We present a Mathematica package, QSWalk, to simulate the time evaluation of Quantum Stochastic Walks (QSWs) on arbitrary directed and weighted graphs. QSWs are a generalization of continuous time quantum walks that incorporate both coherent and incoherent dynamics and as such, include both quantum walks and classical random walks as special cases. The incoherent component allows for quantum walks along directed graph edges. The dynamics of QSWs are expressed using the Lindblad formalism, originally developed for open quantum systems, which frames the problem in the language of density matrices. For a QSW on a graph of N vertices, we have a sparse superoperator in an N 2 -dimensional space, which can be solved efficiently using the built-in MatrixExp function in Mathematica. We illustrate the use of the QSWalk package through several example case studies.
Nature of problem:The QSWalk package provides a method for simulating quantum stochastic walks on arbitrary (directed/undirected, weighted/unweighted) graphs.

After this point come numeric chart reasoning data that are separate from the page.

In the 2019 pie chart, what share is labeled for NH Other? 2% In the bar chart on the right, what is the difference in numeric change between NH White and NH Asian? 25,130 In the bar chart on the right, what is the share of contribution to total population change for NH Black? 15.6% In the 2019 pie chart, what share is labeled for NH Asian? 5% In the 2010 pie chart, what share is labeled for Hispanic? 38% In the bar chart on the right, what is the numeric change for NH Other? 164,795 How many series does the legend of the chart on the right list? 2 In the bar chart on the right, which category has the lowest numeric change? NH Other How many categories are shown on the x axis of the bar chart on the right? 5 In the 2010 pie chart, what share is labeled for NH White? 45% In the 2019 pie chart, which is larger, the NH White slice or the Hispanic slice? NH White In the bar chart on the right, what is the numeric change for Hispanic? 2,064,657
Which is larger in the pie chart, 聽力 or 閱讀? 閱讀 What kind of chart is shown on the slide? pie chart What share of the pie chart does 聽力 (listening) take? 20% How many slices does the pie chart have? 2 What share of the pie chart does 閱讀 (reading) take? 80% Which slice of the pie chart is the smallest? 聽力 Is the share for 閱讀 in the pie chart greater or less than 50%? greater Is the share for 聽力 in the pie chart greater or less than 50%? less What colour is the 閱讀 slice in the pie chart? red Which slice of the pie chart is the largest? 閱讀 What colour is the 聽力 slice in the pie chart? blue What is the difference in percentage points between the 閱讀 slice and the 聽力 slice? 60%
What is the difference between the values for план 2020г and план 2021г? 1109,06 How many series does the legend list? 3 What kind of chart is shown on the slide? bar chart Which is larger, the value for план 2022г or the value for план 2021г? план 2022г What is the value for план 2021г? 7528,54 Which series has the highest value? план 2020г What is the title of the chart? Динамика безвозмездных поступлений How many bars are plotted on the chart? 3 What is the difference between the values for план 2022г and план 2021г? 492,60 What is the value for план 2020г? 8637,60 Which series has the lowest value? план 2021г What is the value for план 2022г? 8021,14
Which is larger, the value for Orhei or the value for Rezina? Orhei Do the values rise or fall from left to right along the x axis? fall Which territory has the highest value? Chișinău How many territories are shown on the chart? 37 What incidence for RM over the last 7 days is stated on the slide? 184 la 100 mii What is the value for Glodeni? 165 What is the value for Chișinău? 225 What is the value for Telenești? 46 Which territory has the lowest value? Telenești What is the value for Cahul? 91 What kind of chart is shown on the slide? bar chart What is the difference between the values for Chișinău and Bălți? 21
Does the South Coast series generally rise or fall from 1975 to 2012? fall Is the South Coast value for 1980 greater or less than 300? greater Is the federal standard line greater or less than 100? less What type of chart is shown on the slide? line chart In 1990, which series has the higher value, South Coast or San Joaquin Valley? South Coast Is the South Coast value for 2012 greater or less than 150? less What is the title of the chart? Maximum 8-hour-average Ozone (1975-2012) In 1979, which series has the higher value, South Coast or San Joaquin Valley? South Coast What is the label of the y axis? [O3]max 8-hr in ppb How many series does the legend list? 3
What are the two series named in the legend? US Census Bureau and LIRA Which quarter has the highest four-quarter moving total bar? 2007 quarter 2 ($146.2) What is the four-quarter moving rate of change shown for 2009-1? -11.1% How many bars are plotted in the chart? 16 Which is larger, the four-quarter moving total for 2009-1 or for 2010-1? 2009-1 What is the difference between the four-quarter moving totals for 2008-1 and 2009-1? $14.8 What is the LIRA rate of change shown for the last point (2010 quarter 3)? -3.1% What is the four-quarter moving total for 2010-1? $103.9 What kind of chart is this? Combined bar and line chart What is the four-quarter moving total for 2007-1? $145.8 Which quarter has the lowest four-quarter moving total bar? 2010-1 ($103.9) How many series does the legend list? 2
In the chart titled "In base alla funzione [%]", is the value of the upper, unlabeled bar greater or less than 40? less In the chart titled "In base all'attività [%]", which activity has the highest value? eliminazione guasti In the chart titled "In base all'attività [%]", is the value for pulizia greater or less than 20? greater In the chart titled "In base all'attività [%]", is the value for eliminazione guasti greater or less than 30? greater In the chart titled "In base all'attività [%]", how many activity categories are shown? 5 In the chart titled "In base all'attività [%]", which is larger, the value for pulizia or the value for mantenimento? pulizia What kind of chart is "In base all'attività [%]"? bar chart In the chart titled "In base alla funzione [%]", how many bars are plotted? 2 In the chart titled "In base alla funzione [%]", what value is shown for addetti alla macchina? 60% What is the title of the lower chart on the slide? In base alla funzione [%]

Solution method:For an N -vertex graph, the solution of a quantum stochastic walk can be expressed as an N 2 ×N 2 sparse matrix exponential. The QSWalk package makes use of Mathematica's sparse linear algebra routines to solve this efficiently.
Restrictions:The size of graphs that can be treated is constrained by available memory.
Running time:Running time depends on the size of the graph and the propagation time of the walk.